咒印已經爬上他左半邊臉,青灰色的鬼氣從他七竅滲出:“云哥......別信......輪回司......“后半句被咳嗽截斷,他的指甲深深掐進李云手背,那力道不似人類,倒像有什么東西在他體內拼命抓撓。
“屏障撐不住了!“蘇瑤的聲音帶著吃力。
她月刃插入地面的位置裂開蛛網紋,銀芒屏障上每道裂痕都泛著惡鬼的腐綠色。
最外層的惡鬼已能透過裂痕伸出青黑指甲,在屏障上刮出刺耳鳴響。
李云抬頭的瞬間,殿外黑甲鬼差又晃了晃引魂鈴。
這次鈴聲更沉,像有重錘砸在人心口。
所有惡鬼突然靜止,連抓撓屏障的動作都頓住,只余黑甲鬼差的聲音穿透殿門:“李卷王,你私帶陽魂入地府,又擅闖輪回司封禁之地,十殿閻王的判筆早懸在你頭頂。“
“無常殿的虎紋令?“李云盯著對方腰間晃動的令牌,喉間泛起冷笑,“無常神君統管陰陽路,何時跟輪回司穿一條褲子了?“他余光瞥見供桌上的絹帛被風掀起一角,最后一行“破局人需以血祭玉,九死一生“的字跡刺得他眼疼——這是他們從惡鬼老巢翻出的殘卷,原以為是記載古陣的無用之物,此刻倒像提前寫好的催命符。

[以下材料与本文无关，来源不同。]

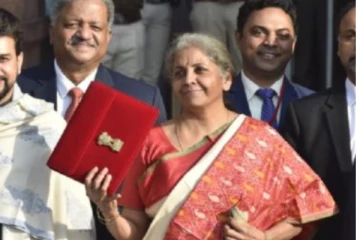 சுதந்திர இந்தியாவில் முதல் முறையாக காகிதமில்லா மத்திய பட்ஜெட் தாக்கல்!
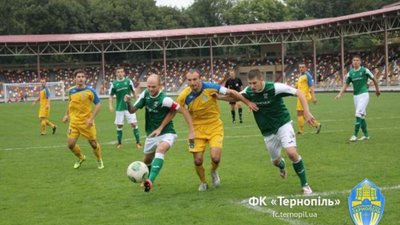 ФК "Тернопіль" скуштував гіркий смак "Оболоні"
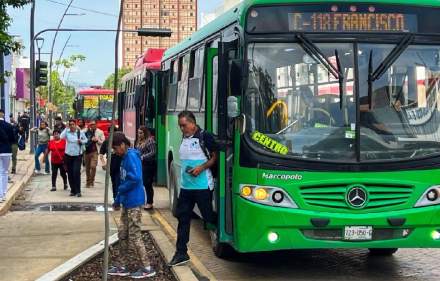 Niños de 4 a 12 años viajarán gratis en transporte público de Jalisco desde el 30 de abril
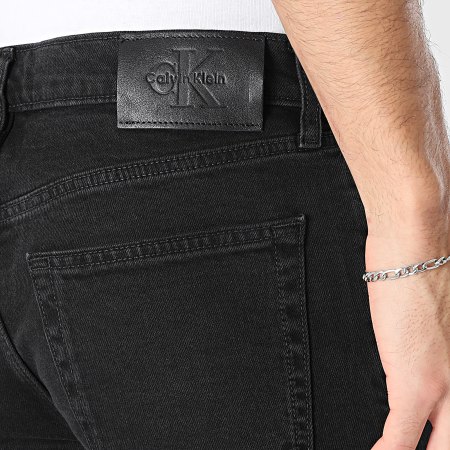 Calvin Klein - Jean Slim RD902 Noir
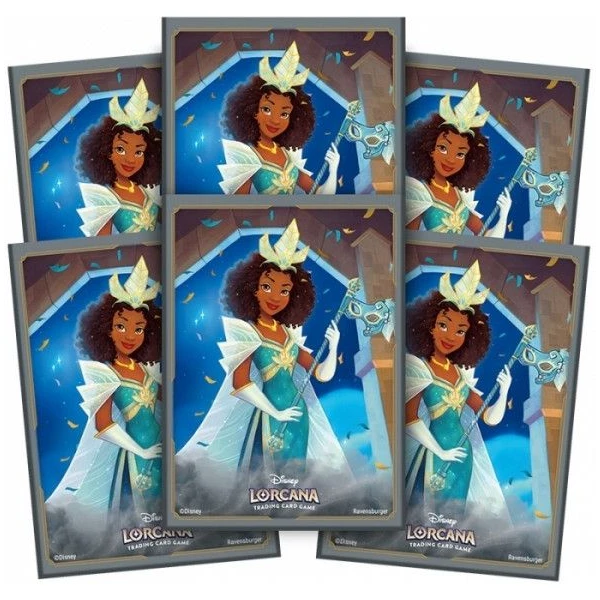 Disney Lorcana: Shimmering Skies - Card Sleeves Tiana - Disney Lorcana TCG - Obrázok 04T7000L01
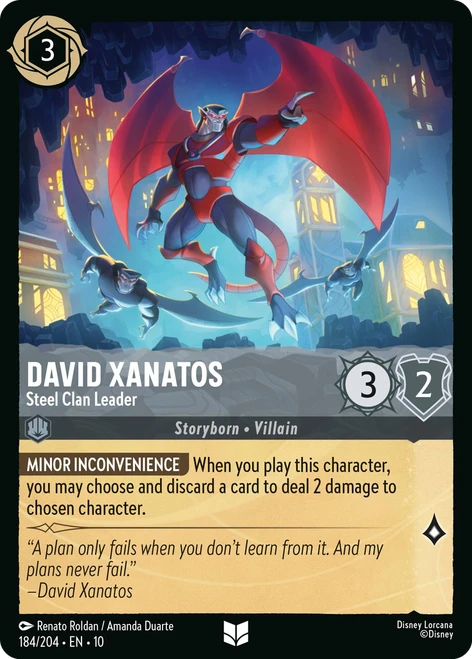 David Xanatos - Steel Clan Leader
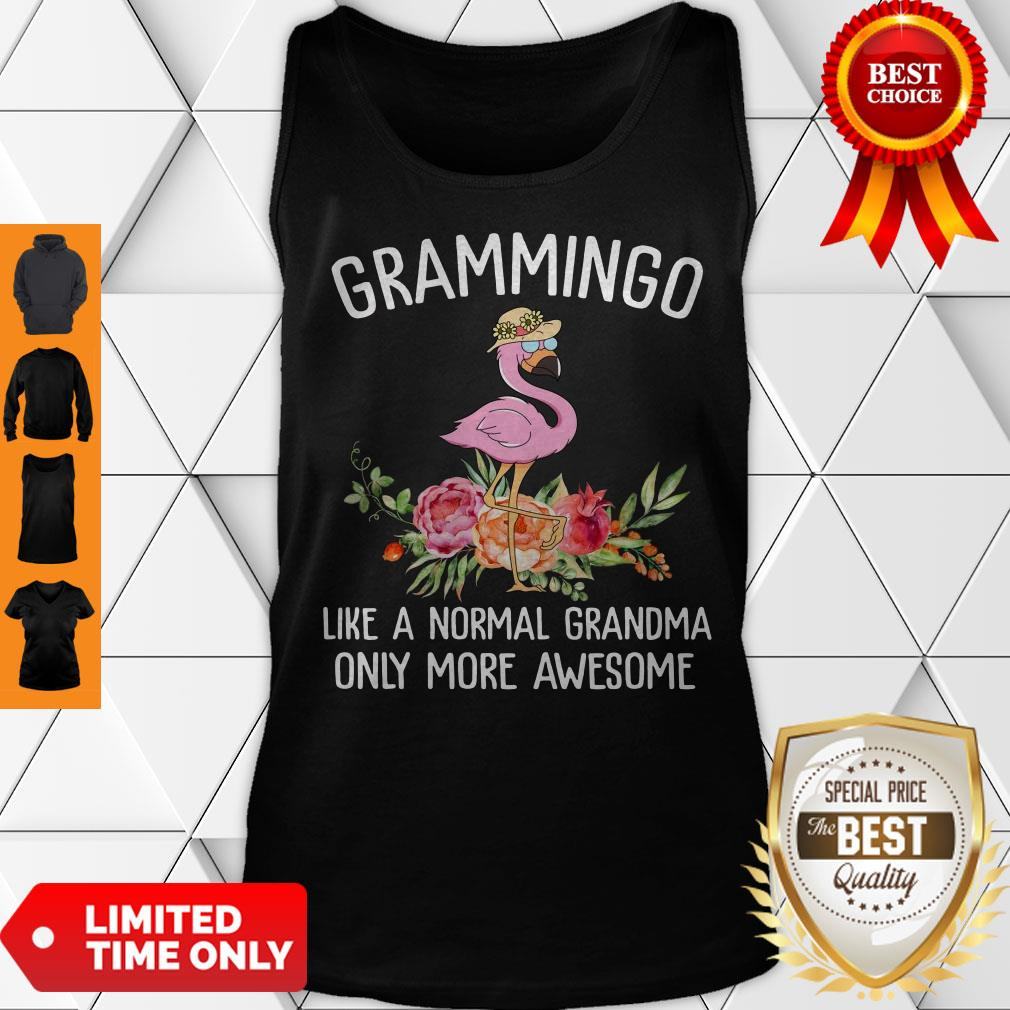 Grammingo Like A Normal Grandma Only More Awesome Shirt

“任軒的咒印是關鍵。“蘇瑤突然開口,她咬破指尖在月刃上畫符,屏障裂痕以肉眼可見的速度愈合幾分,“換魂咒需要活人生魂做容器,他娘的魂若在他體內,那施咒者要的是......“
“要任軒的命做引子。“李云接口,他望著任軒逐漸渾濁的雙眼,突然想起今日清晨在無常殿看到的卷宗——輪回司半月前上報“陽間冤魂異常流失“,當時他還笑鐘逸“咱們勾魂都卷不過你,陽間能有多少漏網之魂“。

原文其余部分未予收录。